According to epidemiologist Antoine Flahault, director of the Institute of Global Health at the University of Geneva, says the high number of patients in intensive care is in part due to the lowering of the average age.

"We are vaccinating the elderly with vaccines that are effective against the 'English variant', so we should see a decrease in hospitalisations in people over 75," he said.
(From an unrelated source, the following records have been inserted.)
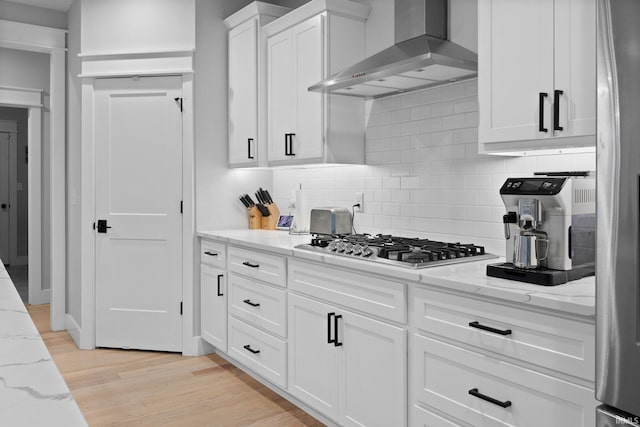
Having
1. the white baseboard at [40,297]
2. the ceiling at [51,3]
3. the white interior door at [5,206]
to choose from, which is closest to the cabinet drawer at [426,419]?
the ceiling at [51,3]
"But younger people may overcrowd the hospitals, they are often taken to intensive care for longer periods, so there may be pressure on hospitals."

In short, younger Covid patients without underlying health issues have to be pretty sick before they are admitted to hospital - whereas older patients with a range of health issues are more likely to be admitted to hospital for monitoring.

Therefore the patients who are admitted to hospital are more likely to need intensive care.

 

In early March Flauhaut explained in a Twitter thread the changing patient profile.

"Covid is not more serious in younger people," he said. "But if you are an elderly person, then you will be hospitalised to compensate for diabetes, for example. In young people, it is the most serious cases that are hospitalised and admitted to intensive care. They are not the same types, there will be fewer elderly people and their forms will be less severe."

Younger patients are also less likely to die of the virus than older ones - but they do tend to spend longer in intensive care, putting further pressure on the healthcare system.

By March 25th, across France, intensive care occupancy stood at 93.1 percent, but in areas with high numbers of cases intensive care units are full and the government has demanded hospitals expand capacity, particularly in the Paris region.